Perubahan itu juga menjadi cikal bakal munculnya madrasah, percetakan kitab, dan modernisasi pendidikan Islam pada awal abad ke-20. Dari reruntuhan perang Padri, tumbuh embrio Islam rasionalis yang kelak melahirkan generasi pembaharu seperti Ahmad Dahlan dan Hasyim Asy‘ari.

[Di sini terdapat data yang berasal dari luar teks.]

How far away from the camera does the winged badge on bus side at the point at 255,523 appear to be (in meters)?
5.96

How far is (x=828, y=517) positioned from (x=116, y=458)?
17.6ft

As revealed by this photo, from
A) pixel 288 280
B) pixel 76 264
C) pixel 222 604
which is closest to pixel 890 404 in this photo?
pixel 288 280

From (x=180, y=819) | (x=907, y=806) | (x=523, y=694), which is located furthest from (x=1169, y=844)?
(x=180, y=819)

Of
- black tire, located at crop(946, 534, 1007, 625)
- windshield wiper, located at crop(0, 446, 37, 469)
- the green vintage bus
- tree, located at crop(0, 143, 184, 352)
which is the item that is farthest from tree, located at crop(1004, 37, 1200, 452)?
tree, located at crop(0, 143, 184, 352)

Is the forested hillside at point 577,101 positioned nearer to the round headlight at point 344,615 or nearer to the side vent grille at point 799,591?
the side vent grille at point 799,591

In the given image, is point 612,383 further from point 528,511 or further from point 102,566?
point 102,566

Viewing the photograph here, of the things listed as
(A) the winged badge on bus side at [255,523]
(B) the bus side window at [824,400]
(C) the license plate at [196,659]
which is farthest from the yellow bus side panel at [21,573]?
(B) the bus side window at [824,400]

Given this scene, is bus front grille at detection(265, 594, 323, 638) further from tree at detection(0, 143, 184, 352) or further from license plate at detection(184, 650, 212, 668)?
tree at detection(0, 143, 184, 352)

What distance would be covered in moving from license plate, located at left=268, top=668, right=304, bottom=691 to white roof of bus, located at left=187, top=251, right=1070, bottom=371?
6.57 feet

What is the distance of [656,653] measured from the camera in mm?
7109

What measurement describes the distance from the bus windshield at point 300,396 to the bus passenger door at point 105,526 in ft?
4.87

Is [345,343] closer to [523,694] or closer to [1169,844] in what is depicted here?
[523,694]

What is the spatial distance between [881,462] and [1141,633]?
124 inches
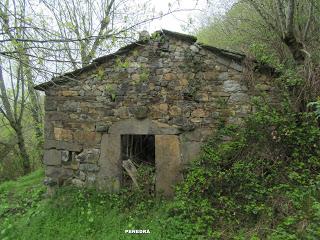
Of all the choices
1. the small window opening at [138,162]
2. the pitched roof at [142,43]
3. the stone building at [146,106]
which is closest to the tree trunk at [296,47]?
the stone building at [146,106]

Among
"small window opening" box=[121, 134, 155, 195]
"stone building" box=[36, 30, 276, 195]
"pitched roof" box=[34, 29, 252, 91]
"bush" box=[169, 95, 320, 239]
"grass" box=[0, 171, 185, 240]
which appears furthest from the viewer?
"small window opening" box=[121, 134, 155, 195]

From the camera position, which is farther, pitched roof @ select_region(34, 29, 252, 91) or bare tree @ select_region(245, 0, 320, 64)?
bare tree @ select_region(245, 0, 320, 64)

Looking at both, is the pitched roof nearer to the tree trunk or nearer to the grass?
the tree trunk

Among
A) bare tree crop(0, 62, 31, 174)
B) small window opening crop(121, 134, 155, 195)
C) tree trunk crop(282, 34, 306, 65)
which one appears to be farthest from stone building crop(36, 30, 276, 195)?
bare tree crop(0, 62, 31, 174)

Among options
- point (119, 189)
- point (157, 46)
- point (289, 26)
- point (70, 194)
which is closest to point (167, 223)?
point (119, 189)

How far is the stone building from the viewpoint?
532 cm

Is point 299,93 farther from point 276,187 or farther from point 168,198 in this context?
point 168,198

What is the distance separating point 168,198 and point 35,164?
7484mm

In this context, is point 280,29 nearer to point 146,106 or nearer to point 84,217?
point 146,106

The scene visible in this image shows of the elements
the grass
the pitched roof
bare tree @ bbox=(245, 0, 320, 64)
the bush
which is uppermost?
bare tree @ bbox=(245, 0, 320, 64)

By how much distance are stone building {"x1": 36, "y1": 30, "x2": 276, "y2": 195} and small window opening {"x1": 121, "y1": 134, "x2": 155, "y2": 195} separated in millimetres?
161

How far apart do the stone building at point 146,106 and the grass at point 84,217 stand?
1.11 feet

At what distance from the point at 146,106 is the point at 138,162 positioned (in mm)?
1377

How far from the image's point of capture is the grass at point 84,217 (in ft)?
15.1
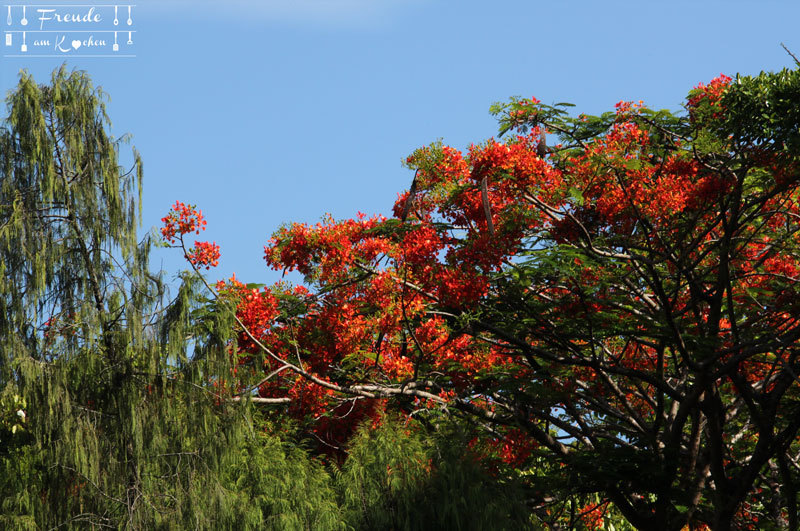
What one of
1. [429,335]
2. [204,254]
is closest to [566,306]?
[429,335]

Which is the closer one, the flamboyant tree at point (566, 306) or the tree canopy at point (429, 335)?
the tree canopy at point (429, 335)

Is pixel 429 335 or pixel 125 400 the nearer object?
pixel 125 400

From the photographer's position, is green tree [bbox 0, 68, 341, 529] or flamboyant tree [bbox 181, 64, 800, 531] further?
flamboyant tree [bbox 181, 64, 800, 531]

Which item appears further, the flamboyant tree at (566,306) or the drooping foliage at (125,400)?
the flamboyant tree at (566,306)

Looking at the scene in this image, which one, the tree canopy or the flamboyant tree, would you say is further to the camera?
the flamboyant tree

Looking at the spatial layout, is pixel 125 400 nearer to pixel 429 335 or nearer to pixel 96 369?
pixel 96 369

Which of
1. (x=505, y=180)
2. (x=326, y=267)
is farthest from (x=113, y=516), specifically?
(x=505, y=180)

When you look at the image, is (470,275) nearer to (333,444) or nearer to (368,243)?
(368,243)

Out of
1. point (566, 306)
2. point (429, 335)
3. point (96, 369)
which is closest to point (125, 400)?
point (96, 369)

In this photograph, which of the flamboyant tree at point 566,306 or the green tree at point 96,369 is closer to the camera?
the green tree at point 96,369

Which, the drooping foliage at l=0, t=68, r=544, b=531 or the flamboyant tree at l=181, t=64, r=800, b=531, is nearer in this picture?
the drooping foliage at l=0, t=68, r=544, b=531

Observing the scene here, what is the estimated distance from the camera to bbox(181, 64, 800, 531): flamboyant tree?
10.6 metres

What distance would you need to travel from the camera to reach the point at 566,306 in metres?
11.5

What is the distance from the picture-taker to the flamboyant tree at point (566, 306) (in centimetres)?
1062
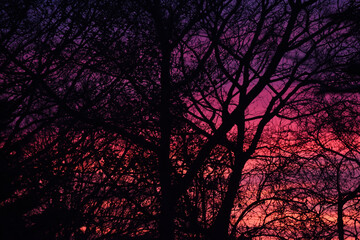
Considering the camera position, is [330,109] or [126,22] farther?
[330,109]

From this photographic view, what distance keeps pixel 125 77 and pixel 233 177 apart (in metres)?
4.77

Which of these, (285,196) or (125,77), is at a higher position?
(125,77)

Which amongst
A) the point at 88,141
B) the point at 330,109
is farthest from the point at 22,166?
the point at 330,109

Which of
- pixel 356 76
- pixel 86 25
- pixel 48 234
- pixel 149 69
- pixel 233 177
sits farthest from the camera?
pixel 356 76

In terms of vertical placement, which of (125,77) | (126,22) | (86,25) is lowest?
(125,77)

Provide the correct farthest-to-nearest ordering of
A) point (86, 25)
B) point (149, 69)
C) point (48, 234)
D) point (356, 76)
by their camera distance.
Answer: point (356, 76) → point (149, 69) → point (86, 25) → point (48, 234)

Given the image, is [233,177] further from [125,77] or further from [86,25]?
[86,25]

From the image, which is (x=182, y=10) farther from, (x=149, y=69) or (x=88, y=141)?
(x=88, y=141)

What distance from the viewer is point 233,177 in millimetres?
10547

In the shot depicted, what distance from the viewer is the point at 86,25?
8602 mm

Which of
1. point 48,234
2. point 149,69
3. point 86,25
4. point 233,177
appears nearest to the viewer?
point 48,234

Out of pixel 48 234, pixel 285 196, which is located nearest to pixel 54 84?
pixel 48 234

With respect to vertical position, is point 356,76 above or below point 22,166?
above

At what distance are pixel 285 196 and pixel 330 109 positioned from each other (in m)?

Dari Dataran Tinggi ke Dunia ModernApa yang tampak sebagai konflik lokal di Minangkabau sejatinya adalah bagian dari arus besar pembentukan ruang muslim modern di Indonesia. Laffan menolak melihatnya sebagai efek “modernisasi Barat” semata. Baginya, gerakan ini adalah “pergeseran dari spiritualitas istana ke religiusitas rakyat”—sebuah desentralisasi otoritas agama.
Ketika kerajaan-kerajaan melemah di bawah tekanan kolonial, ruang bagi ulama dan jamaah terbuka lebih lebar. Zikir, dakwah, dan pendidikan menjadi instrumen pembentukan publik baru yang tidak lagi berpusat pada istana, melainkan pada komunitas dan jaringan ulama.
Dari sinilah, kata Laffan, “meluasnya ruang muslim” di kepulauan Nusantara bermula. Sebuah ruang yang kelak akan menjadi fondasi Islam Indonesia: dinamis, penuh tafsir, dan selalu bernegosiasi antara syariat dan budaya.